Exercise directions: Extend the passage on the p-series test past its final sentence.

Text segment:
Substituting $r=-\epsilon$ and $n=2$ into this equation, we get
\[\frac{1}{1+\epsilon} - (1 - \epsilon) = \frac{\epsilon^2}{1 + \epsilon}\]Therefore, if $0 < \epsilon < 1$, then
\[0 < \frac{1}{1 + \epsilon} - (1 - \epsilon) < \epsilon^2\]which gives us
\[\frac{1}{1 + \epsilon} \approx (1 - \epsilon) \pm \epsilon^2 \qquad (0 < \epsilon < 1)\]From this, we can see that for sufficiently small positive $\epsilon$, $\cfrac{1}{1 + \epsilon}$ can be approximated by $1 - \epsilon$.
$p$-Series Test
For a positive real number $p$, a series of the following form is called a $p$-series:
\[\sum_{n=1}^{\infty} \frac{1}{n^p}\]Convergence/divergence of $p$-series
The $p$-series $\sum \cfrac{1}{n^p}$
- converges if $p>1$
- diverges if $p\leq 1$
When $p=1$ in a $p$-series, we get the harmonic series, which we’ve already shown diverges.
The problem of finding the value of the $p$-series when $p=2$, i.e., $\sum \cfrac{1}{n^2}$, is known as the ‘Basel problem’, named after the hometown of the Bernoulli family, which produced several famous mathematicians over multiple generations and first proved that this series converges. The answer to this problem is known to be $\cfrac{\pi^2}{6}$.

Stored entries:
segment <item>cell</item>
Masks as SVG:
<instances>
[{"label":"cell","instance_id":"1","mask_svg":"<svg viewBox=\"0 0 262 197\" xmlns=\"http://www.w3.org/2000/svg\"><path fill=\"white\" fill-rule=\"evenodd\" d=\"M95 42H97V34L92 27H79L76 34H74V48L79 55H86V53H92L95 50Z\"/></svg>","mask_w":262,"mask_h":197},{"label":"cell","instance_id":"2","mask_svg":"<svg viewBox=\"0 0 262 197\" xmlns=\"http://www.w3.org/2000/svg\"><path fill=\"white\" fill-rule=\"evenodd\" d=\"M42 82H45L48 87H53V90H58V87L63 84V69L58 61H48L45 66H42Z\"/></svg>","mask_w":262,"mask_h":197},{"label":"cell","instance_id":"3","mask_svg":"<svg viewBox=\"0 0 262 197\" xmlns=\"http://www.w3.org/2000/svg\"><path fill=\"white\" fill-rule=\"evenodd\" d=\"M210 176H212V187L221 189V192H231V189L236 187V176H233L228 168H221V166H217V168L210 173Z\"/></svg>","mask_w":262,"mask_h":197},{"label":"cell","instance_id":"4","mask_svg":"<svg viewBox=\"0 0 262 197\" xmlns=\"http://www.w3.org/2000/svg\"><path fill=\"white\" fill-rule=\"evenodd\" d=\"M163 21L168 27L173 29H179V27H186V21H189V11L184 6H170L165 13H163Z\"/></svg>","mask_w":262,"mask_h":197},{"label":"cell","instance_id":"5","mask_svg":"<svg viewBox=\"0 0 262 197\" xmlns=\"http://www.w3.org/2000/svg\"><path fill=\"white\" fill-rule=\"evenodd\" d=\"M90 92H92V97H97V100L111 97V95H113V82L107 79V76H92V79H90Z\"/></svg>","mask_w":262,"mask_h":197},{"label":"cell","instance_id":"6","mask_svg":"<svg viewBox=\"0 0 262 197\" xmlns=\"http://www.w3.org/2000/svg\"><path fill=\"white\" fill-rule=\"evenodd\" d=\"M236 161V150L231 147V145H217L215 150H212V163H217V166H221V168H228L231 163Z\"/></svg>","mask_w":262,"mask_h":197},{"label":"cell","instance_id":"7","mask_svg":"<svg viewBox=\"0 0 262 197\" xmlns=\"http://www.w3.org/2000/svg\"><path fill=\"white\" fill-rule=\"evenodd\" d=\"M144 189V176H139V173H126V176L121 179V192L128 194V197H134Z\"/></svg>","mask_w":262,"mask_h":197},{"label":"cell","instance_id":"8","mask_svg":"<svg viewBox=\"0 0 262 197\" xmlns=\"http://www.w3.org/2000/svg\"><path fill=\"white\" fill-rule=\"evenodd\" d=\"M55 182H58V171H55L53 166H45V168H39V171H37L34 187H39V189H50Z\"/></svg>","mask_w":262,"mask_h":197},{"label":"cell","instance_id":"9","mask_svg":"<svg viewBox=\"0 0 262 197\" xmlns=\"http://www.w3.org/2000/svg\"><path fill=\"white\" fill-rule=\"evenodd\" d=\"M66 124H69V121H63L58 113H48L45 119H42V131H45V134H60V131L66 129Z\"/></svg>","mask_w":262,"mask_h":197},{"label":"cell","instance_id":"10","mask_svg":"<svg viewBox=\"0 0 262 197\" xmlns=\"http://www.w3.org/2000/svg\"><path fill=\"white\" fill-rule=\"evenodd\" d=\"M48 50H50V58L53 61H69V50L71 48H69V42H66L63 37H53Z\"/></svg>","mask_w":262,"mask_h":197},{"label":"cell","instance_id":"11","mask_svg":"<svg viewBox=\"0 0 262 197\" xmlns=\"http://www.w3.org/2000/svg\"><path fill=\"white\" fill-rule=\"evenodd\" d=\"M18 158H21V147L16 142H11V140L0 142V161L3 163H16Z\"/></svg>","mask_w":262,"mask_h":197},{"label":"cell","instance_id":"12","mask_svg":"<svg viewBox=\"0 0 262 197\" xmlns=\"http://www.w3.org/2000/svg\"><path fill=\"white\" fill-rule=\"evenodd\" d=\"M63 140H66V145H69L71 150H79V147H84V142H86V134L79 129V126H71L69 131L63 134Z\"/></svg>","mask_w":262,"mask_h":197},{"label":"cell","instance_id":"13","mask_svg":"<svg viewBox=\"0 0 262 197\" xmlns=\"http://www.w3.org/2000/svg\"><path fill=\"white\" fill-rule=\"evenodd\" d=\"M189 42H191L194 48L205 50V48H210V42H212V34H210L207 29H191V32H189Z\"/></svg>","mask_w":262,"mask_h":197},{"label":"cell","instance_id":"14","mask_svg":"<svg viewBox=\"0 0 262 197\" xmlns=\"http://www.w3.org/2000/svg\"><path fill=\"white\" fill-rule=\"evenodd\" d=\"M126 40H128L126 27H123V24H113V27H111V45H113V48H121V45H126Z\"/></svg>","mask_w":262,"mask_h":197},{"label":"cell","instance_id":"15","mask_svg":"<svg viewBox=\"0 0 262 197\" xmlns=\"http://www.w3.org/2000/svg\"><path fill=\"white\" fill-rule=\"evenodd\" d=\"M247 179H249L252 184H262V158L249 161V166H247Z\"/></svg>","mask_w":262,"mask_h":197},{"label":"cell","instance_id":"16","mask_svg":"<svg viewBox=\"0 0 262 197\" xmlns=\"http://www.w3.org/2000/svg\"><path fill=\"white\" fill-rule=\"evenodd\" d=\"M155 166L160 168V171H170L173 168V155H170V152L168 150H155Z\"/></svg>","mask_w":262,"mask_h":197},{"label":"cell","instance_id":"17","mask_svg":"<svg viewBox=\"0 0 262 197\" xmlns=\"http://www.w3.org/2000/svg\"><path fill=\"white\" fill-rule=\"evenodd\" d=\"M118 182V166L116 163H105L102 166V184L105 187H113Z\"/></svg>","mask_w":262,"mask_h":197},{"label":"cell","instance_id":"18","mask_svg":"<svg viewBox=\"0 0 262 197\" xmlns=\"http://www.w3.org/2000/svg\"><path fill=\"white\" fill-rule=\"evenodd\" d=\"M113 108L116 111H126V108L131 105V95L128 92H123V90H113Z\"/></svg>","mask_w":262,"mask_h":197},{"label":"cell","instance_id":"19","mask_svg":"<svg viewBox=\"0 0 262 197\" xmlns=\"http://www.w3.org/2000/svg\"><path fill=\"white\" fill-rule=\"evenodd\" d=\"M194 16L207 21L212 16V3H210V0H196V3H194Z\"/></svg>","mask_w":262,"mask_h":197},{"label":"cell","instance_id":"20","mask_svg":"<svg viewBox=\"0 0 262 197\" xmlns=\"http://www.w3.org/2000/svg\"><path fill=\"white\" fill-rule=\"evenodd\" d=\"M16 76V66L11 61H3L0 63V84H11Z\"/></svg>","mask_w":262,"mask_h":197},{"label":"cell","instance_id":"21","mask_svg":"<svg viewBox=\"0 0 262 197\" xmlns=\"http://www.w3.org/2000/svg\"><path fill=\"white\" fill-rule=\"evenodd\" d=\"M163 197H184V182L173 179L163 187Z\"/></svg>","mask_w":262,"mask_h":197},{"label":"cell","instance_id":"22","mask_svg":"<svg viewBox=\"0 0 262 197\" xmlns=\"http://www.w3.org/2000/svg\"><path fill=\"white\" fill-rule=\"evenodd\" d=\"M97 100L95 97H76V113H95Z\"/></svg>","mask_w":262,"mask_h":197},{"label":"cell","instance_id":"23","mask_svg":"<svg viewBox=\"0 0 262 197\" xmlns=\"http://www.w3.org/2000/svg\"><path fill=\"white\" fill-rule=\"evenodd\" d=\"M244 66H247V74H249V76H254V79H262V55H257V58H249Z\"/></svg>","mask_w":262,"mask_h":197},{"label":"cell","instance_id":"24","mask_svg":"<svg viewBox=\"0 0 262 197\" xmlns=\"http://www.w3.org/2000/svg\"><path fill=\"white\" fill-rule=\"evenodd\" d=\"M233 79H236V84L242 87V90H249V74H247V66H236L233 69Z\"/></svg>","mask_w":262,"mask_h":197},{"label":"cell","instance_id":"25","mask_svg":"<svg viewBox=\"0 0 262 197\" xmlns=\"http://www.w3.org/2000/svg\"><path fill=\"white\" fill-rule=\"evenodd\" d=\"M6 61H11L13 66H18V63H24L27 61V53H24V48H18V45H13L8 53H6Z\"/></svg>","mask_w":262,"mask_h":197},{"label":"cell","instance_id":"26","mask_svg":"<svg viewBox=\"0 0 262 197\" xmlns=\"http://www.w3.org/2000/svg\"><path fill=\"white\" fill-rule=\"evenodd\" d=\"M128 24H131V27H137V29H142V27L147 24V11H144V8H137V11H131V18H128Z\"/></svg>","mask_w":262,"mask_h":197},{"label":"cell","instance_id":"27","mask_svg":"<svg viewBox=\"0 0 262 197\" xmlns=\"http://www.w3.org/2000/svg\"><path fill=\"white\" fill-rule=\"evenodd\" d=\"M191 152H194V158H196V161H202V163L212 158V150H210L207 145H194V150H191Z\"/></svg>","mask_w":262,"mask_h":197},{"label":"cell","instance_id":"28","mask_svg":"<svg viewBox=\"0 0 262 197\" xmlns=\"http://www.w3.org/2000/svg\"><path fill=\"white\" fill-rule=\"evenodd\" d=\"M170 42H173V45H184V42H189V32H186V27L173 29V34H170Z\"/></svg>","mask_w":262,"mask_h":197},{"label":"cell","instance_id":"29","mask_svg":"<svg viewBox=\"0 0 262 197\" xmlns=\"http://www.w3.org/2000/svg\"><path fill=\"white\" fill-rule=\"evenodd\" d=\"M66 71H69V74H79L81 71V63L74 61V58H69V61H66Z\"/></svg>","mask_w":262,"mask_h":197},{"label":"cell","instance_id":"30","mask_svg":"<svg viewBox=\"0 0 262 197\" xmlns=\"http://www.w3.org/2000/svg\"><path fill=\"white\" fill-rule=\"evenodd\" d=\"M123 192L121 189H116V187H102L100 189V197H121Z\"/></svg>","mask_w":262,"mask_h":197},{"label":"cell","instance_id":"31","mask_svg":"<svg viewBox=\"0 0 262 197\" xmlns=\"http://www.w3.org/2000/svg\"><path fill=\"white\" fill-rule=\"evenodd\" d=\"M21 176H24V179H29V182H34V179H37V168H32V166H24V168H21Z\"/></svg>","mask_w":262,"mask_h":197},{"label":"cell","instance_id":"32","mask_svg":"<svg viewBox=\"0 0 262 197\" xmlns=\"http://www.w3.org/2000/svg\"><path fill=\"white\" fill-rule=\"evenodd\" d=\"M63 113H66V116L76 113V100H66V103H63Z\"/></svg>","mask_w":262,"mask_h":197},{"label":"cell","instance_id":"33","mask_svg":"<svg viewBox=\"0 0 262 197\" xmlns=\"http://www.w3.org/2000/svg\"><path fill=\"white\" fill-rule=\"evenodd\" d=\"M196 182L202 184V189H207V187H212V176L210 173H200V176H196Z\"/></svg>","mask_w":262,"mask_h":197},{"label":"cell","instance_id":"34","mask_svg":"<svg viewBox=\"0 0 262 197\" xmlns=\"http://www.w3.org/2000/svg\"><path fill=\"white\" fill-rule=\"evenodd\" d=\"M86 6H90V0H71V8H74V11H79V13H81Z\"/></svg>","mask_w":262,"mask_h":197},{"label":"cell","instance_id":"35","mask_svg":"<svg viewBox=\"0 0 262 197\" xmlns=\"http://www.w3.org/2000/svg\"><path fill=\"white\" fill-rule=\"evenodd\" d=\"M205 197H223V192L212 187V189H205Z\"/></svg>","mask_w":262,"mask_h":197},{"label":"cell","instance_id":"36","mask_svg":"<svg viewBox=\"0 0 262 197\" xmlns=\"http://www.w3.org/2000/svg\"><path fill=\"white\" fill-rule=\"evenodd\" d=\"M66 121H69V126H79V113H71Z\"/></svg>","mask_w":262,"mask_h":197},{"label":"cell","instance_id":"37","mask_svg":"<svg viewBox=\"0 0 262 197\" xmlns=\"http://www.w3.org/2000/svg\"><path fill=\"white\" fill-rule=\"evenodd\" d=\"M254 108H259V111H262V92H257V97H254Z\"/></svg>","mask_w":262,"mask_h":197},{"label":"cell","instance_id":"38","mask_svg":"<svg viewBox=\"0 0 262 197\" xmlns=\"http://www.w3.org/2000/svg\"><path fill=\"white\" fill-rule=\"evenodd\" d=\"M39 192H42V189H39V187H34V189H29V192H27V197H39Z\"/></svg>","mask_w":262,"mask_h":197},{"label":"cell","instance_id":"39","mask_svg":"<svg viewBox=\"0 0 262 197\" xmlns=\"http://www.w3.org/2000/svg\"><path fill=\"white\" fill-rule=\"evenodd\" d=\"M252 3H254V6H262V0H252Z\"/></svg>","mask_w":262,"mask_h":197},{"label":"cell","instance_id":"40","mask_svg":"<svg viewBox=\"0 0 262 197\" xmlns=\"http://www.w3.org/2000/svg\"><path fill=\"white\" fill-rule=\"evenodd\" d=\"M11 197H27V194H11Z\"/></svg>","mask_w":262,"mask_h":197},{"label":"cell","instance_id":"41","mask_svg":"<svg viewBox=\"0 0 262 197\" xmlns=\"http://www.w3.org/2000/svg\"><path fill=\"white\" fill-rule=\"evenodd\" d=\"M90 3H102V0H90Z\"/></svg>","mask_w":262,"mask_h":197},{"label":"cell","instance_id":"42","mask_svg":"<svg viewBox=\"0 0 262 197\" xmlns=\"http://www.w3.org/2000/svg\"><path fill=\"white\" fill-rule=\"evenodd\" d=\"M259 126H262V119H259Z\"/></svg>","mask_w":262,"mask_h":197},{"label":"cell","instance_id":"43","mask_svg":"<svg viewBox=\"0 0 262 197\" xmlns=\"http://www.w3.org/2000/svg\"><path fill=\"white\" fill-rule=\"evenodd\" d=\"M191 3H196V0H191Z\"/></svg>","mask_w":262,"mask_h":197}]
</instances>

Response to the exercise:
More generally, the $p$-series where $p>1$ is called the zeta function. This is a special function introduced by Leonhard Euler in 11740 HE and later named by Riemann, defined as
\[\zeta(s) := \sum_{n=1}^{\infty} \frac{1}{n^s} \qquad (s>1)\]This topic somewhat deviates from the main subject of this post, and frankly, as an engineering student rather than a mathematician, I don’t know much about it, so I won’t cover it here. However, Leonhard Euler showed that the zeta function can also be expressed as an infinite product of primes, known as the Euler Product, and subsequently, the zeta function has occupied a central position in various fields under analytic number theory. The Riemann zeta function, which extends the domain of the zeta function to complex numbers, and the important unsolved problem related to it, the Riemann hypothesis, are among these.
Returning to our original topic, the proof of the $p$-series test requires the Comparison Test and the Integral Test, which will be discussed later. However, the convergence/divergence of $p$-series can be usefully applied in the Comparison Test along with geometric series, which is why I’ve intentionally placed it earlier in this post.
Proof
i) When $p>1$
The integral
\[\int_1^\infty \frac{1}{x^p}\ dx = \left[\frac{1}{-p+1}\frac{1}{x^{p-1}} \right]^\infty_1 = \frac{1}{p-1}\]converges, so by the Integral Test, the series $\sum \cfrac{1}{n^p}$ also converges.
ii) When $p\leq 1$
In this case,
\[0 \leq \frac{1}{n} \leq \frac{1}{n^p}\]Since we know that the harmonic series $\sum \cfrac{1}{n}$ diverges, by the Comparison Test, $\sum \cfrac{1}{n^p}$ also diverges.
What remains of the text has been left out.